You are viewing a plain text version of this content. The canonical link for it is here.
Posted to dev@kafka.apache.org by "Michael D. Coon" <md...@yahoo.com.INVALID> on 2016/06/01 18:21:12 UTC

KStreams Rewind Offset

All,
  I think it's great that the ProcessorContext offers the partition and offset of the current record being processed; however, it offers no way for me to actually use the information. I would like to be able to rewind to a particular offset on a partition if I needed to. The consumer is also not exposed to me so I couldn't access things directly that way either. Is this in the works or would it interfere with rebalancing/auto-commits?
Mike


Re: KStreams Rewind Offset

Posted by Guozhang Wang <wa...@gmail.com>.
Hello Michael,

Just want to clarify a few thing before I can provide some suggestions in
simplifying your pipeline with Kafka Streams: as for the "race condition
between reading the stream data and the data being removed", do you mean
that the stream records is actually mutable, hence after they are read,
their content could be modified? For example:

stream at time 0:                                       (begin), (edge1),
(edge2), ... (end)

graphDB read up to (edge2) at time 1:     (begin), (edge1), (edge2), ...
(end)

stream gets modified at time 0:                (begin), *(edge1: deleted)*,
(edge2), ... (end)


If that is the case, I would suggest you make the stream records immutable,
but append "removal" records to the end of the stream when removal happens,
which matches better with the stream processing principles, for example:

    (edge1: created), (edge2: created), (edge1: removed), ...

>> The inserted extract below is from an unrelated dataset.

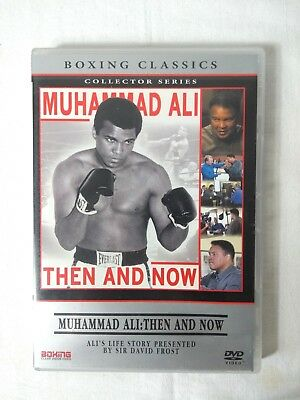 Muhammad Ali Then And Now DVD Documentary 2004 David Frost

So a later "removed" record can be treated just as an update to a previous
record with the same key "edge1", and upon reading it the graphDB can just
cleanup the created edge accordingly.


If there are other race causes that prevent you to make immutable live
streams, please let me know and we can discuss further.


Guozhang




On Thu, Jun 2, 2016 at 6:55 AM, Michael D. Coon <md...@yahoo.com.invalid>
wrote:

> Mattias,
>    That's disappointing given that Kafka offers me the ability to rewind
> and replay data. My use case is that we are building graph data structures
> based on data indexed from a live stream. At any time, the live data
> content may be marked for deletion for any number of reasons; but during
> that marking process if a graph structure is being built, it may not
> realize the data was marked for deletion (i.e. there is a race between
> graph referencing the data and the data being removed).
>
>    We need to be able to subsequently go back and clean up the graph data
> once we realize the graph contains data that was marked for deletion. But
> we can't delete/cleanup the graph until it completes...so we thought we
> could track all data referenced by the graph being created and once it was
> complete, subsequently replay the data references and determine if any were
> marked for removal and subsequently clean up the graph. We hoped that by
> sending "start/end" indicators into a graph data reference topic, some
> KStreams flow could see the "end", recognize that the graph completed, and
> simply replay all its data references to cleanup the graph. I guess we
> could use a standard consumer and do this outside of KStreams. Not a big
> deal...was just hoping to keep things in the KStreams realm. I'm sure there
> are other ways to solve this even outside of using Kafka at all; but why do
> that? :)
> Mike
>
>
>
>     On Thursday, June 2, 2016 8:59 AM, Matthias J. Sax <
> matthias@confluent.io> wrote:
>
>
>  Hi Mike,
>
> currently, this is not possible. We are already discussing some changes
> with regard to reprocess. However, I doubt that going back to a specific
> offset of a specific partition will be supported as it would be too
> difficult to reset the internal data structures and intermediate results
> correctly (also with regard to committing)
>
> What is your exact use case? What kind of feature are you looking for?
> We are always interested to get feedback/idea from users.
>
>
> -Matthias
>
> On 06/01/2016 08:21 PM, Michael D. Coon wrote:
> > All,
> >  I think it's great that the ProcessorContext offers the partition and
> offset of the current record being processed; however, it offers no way for
> me to actually use the information. I would like to be able to rewind to a
> particular offset on a partition if I needed to. The consumer is also not
> exposed to me so I couldn't access things directly that way either. Is this
> in the works or would it interfere with rebalancing/auto-commits?
> > Mike
> >
> >
>
>
>
>



-- 
-- Guozhang

Re: KStreams Rewind Offset

Posted by "Michael D. Coon" <md...@yahoo.com.INVALID>.
Mattias,
   That's disappointing given that Kafka offers me the ability to rewind and replay data. My use case is that we are building graph data structures based on data indexed from a live stream. At any time, the live data content may be marked for deletion for any number of reasons; but during that marking process if a graph structure is being built, it may not realize the data was marked for deletion (i.e. there is a race between graph referencing the data and the data being removed). 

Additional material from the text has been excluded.